Assignment:
Transcribe the whole listing below without changing a word, but leave out every image.

Exercise data:

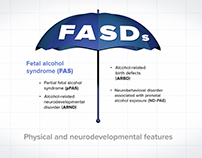 Diagonstic Overview of FASD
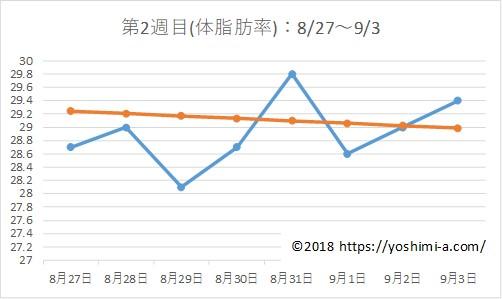 アラフォー38歳のダイエットブログPart2☆7月で-7kg!【第2週目】体脂肪の推移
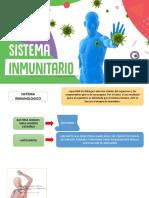 Sistema Inmune Vih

Solution to this task:
 Diagonstic Overview of FASD
 アラフォー38歳のダイエットブログPart2☆7月で-7kg!【第2週目】体脂肪の推移
 Sistema Inmune Vih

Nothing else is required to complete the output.